Ci sono alcuni libri particolari, che un po’ per bravura dell’autore, un po’ per la loro storia e un po’ per la propria predisposizione personale, sembrano rimanerti stampati dentro mentre vai avanti a leggerli, mentre inizi a capire che l’inizialmente ingarbugliata matassa dei tanti personaggi, va a comporre un mosaico vivido che genera delle reazioni, in te, dei sentimenti anche contrastanti.
“L’ombra dello scorpione” è stato per me uno di quei libri: personaggi che si caratterizzano prima con i tratti incerti del carboncino, poi con i colori più precisi e marcati dei pastelli e infine con i ritocchi a punta fine dei loro dettagli, della loro anima indipendente. Questo sicuramente il grande merito di King, assieme all’idea che fa da sfondo alle vite dei suoi protagonisti: lo scenario post-apocalittico di Captain Trips, la superinfluenza che ridurrà il genere umano (e non) ai minimi termini.
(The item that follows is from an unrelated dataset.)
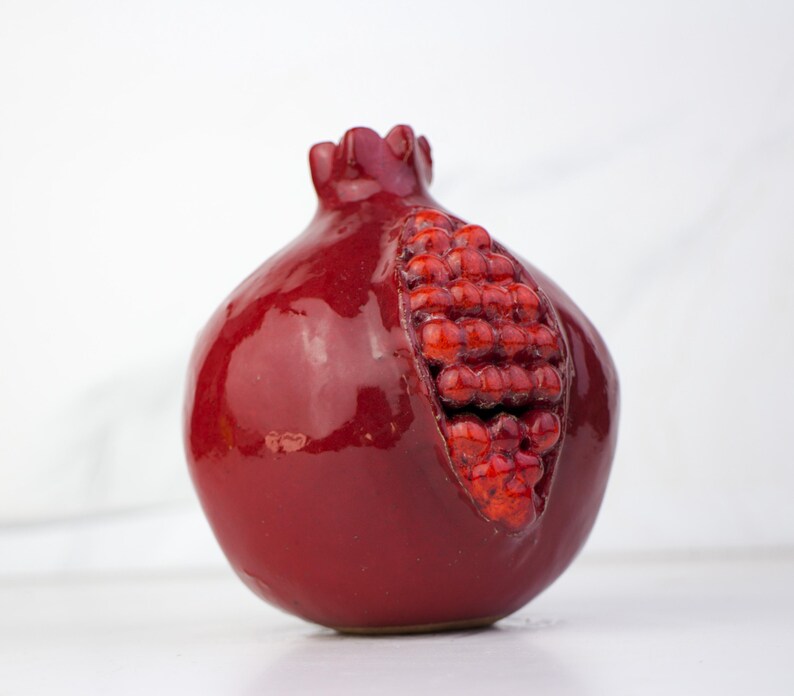 May include: A ceramic pomegranate sculpture in a deep red glaze. The fruit is partially open, revealing a cluster of red seeds. The sculpture has a glossy finish and sits on a white surface.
Dove “minimi termini” non è solo un’espressione puramente numerica ma anche e sopratutto morale, sociale e, come la giudica il personaggio di Glen, sociologica. Un enorme “reset” globale delle esistenze per ripartire dalle reazioni immediate, istintive, diverse, della gente. Sullo sfondo due figure antagoniste, quasi speculari nel loro cercare di indirizzare i destini dei sopravvissuti.
E alla fine ti rimangono tutti dentro i personaggi, come un’enorme riunione di famiglia che all’ultima pagina ti spiace sia finita e si debba perdere dopo così tanta strada fatta assieme. Davvero un bel racconto!